Easy 3-Bean Chili Vegan (Print Version)

# Ingredients:

01 - 1 tablespoon olive oil
02 - 1 large onion, diced
03 - 2 large bell peppers, diced
04 - 4 garlic cloves, minced
05 - 1 tablespoon ground cumin
06 - 2 tablespoons chili powder
07 - 1/8 teaspoon red pepper flakes (optional)
08 - 1 1/2 cups cooked kidney beans
09 - 1 1/2 cups cooked black beans
10 - 1 1/2 cups cooked chickpeas
11 - 6 ounces tomato paste
12 - 28 ounces no salt-added diced tomatoes
13 - 8 ounces tomato sauce
14 - 1-2 cups reduced-sodium vegetable broth
15 - 1 1/2 cups frozen corn kernels
16 - 1 tablespoon maple syrup
17 - Salt and pepper to taste

# Instructions:

01 - Heat olive oil in a large saucepan over medium heat.

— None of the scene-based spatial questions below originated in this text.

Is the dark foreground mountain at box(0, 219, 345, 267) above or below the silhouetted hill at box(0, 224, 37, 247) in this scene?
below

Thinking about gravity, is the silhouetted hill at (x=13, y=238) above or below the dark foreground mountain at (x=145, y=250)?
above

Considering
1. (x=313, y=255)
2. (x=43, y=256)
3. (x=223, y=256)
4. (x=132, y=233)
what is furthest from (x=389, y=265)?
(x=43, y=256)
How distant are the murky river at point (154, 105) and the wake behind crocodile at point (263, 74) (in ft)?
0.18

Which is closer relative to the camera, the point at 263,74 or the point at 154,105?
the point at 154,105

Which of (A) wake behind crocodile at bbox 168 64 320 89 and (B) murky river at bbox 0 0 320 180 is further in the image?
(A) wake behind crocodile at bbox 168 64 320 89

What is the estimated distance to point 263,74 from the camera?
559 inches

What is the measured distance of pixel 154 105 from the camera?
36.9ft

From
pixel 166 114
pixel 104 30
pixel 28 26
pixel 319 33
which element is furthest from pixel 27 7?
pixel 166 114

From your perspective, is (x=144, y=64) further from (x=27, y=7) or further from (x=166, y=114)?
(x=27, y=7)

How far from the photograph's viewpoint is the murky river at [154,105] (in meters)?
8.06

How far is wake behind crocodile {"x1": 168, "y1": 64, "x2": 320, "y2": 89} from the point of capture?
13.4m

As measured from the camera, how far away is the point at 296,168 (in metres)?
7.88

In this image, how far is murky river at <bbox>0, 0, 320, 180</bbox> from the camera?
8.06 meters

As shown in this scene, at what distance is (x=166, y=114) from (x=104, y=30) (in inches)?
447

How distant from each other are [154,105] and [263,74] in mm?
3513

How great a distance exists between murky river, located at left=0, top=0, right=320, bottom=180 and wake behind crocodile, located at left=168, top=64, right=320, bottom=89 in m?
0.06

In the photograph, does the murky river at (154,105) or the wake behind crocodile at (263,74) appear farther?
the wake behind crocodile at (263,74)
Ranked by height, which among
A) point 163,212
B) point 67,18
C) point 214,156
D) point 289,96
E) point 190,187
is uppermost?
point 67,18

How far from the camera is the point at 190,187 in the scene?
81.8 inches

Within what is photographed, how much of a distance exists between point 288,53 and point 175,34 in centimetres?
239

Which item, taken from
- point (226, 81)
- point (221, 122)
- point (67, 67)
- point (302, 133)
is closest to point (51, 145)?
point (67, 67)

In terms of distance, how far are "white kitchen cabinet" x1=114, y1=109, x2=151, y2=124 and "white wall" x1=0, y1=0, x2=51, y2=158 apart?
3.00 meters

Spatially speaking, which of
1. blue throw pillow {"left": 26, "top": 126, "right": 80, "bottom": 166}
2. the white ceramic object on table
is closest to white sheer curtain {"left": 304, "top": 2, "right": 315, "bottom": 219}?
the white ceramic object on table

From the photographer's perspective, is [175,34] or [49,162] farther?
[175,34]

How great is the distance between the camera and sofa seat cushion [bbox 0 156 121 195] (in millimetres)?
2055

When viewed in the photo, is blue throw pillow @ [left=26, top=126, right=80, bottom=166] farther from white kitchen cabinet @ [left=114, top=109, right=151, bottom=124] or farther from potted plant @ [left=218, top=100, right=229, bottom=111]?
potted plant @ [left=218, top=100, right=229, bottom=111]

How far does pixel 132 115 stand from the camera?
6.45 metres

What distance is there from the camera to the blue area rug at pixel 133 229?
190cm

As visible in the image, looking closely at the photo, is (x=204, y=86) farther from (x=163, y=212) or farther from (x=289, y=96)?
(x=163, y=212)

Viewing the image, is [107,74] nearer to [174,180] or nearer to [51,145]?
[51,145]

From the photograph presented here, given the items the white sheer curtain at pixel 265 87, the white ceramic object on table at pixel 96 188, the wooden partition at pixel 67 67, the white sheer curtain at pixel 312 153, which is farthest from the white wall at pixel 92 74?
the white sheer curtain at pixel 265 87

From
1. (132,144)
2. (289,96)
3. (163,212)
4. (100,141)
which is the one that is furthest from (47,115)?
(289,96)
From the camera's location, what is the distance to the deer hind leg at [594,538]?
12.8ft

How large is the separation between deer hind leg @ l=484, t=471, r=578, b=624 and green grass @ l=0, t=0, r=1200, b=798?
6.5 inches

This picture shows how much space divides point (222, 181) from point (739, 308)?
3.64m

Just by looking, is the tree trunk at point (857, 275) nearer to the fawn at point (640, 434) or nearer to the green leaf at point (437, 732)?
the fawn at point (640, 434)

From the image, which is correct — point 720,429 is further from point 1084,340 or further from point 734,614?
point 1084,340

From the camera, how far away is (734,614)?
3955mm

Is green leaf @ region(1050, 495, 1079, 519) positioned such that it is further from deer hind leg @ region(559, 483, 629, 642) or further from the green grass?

Sauté onions, bell peppers, and garlic until tender, about 5-6 minutes.
02 - Add cumin, chili powder, and red pepper flakes (if using) to the pan. Mix until combined and cook for an additional 1-2 minutes.
03 - Stir in kidney beans, black beans, chickpeas, tomato paste, diced tomatoes, tomato sauce, vegetable broth, frozen corn, and maple syrup. Mix to combine.
04 - Adjust heat to medium-low, cover, and let the chili cook for 20-30 minutes, stirring occasionally.
05 - Serve warm, topped with desired garnishes such as chopped green onion, diced avocado, shredded cheese, sour cream, cilantro, guacamole, or lime juice.

# Notes:

01 - The chili tends to thicken as it sits. Add additional broth before serving if a thinner consistency is preferred.
02 - Store chili in the fridge for up to five days or in the freezer for up to three months.
03 - Rinse canned beans well before adding them to the chili to reduce sodium content.